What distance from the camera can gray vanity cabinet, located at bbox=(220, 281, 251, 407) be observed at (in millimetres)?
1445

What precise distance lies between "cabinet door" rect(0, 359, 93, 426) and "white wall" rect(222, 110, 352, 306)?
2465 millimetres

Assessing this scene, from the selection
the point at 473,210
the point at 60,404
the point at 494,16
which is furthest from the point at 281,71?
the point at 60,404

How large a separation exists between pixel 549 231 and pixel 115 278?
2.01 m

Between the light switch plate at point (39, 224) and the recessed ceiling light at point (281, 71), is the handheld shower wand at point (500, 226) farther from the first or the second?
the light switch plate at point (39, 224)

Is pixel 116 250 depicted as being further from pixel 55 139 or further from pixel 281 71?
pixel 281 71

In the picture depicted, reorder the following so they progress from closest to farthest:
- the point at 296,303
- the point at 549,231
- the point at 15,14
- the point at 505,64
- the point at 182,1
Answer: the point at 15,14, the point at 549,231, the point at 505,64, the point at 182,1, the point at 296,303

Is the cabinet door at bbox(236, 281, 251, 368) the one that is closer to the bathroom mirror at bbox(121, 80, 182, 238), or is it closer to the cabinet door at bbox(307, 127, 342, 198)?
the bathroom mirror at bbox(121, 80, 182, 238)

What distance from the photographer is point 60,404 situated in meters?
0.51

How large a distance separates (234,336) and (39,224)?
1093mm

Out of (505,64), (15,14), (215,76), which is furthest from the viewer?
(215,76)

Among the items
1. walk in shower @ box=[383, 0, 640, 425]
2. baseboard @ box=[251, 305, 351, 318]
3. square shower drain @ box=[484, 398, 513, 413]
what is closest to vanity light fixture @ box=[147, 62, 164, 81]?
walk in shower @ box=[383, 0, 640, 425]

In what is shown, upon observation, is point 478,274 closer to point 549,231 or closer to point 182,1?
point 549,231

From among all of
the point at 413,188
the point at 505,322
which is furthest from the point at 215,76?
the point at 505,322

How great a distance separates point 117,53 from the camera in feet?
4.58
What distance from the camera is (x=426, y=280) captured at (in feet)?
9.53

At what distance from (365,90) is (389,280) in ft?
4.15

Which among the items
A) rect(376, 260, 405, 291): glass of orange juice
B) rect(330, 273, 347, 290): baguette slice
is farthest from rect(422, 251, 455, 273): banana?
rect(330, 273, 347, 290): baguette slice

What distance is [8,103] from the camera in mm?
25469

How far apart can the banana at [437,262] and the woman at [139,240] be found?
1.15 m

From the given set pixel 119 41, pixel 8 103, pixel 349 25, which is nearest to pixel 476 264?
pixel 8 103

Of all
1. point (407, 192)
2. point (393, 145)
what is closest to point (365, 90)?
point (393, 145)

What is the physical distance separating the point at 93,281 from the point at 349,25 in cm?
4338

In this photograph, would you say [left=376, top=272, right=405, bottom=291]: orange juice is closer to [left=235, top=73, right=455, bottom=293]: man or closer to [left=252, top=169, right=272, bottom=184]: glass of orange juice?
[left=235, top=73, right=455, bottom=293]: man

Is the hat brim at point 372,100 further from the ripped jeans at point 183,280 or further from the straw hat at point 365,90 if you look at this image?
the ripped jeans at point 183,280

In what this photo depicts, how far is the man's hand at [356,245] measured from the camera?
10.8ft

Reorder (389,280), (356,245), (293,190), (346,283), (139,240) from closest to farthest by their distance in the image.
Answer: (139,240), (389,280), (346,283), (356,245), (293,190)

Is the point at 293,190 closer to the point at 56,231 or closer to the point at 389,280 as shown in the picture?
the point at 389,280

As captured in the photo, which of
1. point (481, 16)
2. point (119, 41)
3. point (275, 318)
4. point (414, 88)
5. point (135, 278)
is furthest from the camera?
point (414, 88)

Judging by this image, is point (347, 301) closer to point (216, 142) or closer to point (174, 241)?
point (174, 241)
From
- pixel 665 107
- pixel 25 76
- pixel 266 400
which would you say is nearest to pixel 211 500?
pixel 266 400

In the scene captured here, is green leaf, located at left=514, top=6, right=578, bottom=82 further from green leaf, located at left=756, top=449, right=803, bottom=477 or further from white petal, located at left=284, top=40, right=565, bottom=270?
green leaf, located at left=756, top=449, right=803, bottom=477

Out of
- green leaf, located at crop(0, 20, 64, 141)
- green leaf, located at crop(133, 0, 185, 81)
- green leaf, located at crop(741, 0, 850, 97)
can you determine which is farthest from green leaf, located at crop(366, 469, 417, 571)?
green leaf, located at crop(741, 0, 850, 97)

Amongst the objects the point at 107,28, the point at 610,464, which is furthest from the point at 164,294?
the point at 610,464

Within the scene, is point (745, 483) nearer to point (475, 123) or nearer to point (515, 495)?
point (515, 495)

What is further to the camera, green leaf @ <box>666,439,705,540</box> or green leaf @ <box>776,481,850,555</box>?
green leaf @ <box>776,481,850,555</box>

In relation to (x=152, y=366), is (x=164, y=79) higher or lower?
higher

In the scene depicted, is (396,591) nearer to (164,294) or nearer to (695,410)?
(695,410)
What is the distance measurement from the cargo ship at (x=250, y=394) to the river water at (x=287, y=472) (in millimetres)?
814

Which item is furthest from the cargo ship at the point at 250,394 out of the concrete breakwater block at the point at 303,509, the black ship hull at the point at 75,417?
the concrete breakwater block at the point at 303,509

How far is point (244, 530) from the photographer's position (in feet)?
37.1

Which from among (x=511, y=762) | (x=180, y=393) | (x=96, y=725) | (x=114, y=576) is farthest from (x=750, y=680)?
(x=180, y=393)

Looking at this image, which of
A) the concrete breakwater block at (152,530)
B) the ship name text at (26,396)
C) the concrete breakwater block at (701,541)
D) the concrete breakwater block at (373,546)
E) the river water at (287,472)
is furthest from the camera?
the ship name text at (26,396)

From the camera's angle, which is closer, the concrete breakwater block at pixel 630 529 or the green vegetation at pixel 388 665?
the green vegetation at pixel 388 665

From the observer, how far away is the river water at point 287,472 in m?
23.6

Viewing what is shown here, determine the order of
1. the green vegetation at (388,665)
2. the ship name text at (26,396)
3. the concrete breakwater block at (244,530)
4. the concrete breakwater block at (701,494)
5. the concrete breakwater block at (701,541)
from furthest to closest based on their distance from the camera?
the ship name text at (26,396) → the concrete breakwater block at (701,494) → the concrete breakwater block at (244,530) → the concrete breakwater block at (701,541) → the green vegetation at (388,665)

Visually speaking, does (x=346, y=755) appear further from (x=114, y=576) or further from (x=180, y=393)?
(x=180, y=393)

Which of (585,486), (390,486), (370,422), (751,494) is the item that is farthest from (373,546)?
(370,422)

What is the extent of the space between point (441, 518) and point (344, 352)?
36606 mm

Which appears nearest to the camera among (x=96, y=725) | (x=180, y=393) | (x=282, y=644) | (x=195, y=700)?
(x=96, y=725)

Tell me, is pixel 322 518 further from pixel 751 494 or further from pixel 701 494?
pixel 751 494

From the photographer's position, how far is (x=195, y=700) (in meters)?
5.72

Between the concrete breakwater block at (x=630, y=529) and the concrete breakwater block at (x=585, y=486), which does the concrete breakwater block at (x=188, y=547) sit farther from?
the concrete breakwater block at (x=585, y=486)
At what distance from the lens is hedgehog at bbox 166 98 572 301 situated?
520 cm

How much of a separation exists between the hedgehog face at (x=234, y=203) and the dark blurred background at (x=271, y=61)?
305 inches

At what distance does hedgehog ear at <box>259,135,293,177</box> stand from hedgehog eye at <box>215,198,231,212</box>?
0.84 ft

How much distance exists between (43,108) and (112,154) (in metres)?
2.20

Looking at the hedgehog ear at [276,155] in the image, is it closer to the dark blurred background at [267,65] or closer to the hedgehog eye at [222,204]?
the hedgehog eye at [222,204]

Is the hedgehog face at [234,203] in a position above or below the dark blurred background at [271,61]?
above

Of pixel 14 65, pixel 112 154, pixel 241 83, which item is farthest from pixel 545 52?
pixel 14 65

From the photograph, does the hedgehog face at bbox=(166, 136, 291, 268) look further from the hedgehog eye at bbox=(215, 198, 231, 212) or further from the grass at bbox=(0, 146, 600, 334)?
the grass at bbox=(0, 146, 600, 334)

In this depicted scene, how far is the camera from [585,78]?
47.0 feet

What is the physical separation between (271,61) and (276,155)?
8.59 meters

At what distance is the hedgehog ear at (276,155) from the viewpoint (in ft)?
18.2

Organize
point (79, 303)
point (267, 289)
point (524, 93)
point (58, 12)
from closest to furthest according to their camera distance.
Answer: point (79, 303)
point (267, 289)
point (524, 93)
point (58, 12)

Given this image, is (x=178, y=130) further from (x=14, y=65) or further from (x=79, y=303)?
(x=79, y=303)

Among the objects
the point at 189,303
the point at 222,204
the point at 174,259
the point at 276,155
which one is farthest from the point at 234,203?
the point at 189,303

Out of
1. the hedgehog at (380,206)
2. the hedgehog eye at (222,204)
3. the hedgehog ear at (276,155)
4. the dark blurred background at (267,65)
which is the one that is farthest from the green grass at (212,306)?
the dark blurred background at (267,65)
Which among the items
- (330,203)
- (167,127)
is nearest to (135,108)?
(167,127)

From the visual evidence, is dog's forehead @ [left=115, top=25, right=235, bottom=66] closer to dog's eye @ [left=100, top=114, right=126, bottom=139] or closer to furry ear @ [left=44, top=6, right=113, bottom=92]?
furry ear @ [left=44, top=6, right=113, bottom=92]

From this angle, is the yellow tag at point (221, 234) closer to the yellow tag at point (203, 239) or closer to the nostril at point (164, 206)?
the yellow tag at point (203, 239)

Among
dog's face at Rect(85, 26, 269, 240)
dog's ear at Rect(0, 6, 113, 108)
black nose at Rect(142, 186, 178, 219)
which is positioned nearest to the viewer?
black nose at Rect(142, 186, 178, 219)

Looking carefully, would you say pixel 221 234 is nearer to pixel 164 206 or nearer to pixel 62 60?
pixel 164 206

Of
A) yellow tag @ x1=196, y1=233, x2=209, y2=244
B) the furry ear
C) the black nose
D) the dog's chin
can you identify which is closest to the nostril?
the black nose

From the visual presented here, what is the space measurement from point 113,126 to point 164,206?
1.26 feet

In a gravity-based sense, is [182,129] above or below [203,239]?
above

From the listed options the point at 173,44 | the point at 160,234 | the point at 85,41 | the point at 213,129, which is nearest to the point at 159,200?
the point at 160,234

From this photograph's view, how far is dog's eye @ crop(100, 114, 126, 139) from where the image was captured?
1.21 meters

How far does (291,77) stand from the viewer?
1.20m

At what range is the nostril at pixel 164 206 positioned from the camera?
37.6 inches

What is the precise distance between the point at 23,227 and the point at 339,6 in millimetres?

□ □ □ □

**WORK TO DO:** Lay out the part of the records that opens with the line containing "What is the physical distance" and closes with the line containing "Answer: (139,240), (389,280), (346,283), (356,245), (293,190)" as a Markdown table with the columns Row and Text. Number each line in Row, put the line in Text, and leave out blank lines.

**RESULT OF THE TASK:**
| Row | Text |
|---|---|
| 1 | What is the physical distance separating the point at 93,281 from the point at 349,25 in cm? |
| 2 | 4338 |
| 3 | In this photograph, would you say [left=376, top=272, right=405, bottom=291]: orange juice is closer to [left=235, top=73, right=455, bottom=293]: man or closer to [left=252, top=169, right=272, bottom=184]: glass of orange juice? |
| 4 | [left=235, top=73, right=455, bottom=293]: man |
| 5 | Is the hat brim at point 372,100 further from the ripped jeans at point 183,280 or further from the straw hat at point 365,90 if you look at this image? |
| 6 | the ripped jeans at point 183,280 |
| 7 | In what this photo depicts, how far is the man's hand at [356,245] measured from the camera? |
| 8 | 10.8ft |
| 9 | Reorder (389,280), (356,245), (293,190), (346,283), (139,240) from closest to farthest by their distance in the image. |
| 10 | Answer: (139,240), (389,280), (346,283), (356,245), (293,190) |